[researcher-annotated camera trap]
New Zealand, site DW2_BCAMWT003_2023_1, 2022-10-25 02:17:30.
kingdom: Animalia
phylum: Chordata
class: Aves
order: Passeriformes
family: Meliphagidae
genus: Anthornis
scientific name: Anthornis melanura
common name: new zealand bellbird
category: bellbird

────

## TASK BRIEF
Would you repeat each of the lines above exactly?

## TASK OUTPUT
[researcher-annotated camera trap]
New Zealand, site DW2_BCAMWT003_2023_1, 2022-10-25 02:17:30.
kingdom: Animalia
phylum: Chordata
class: Aves
order: Passeriformes
family: Meliphagidae
genus: Anthornis
scientific name: Anthornis melanura
common name: new zealand bellbird
category: bellbird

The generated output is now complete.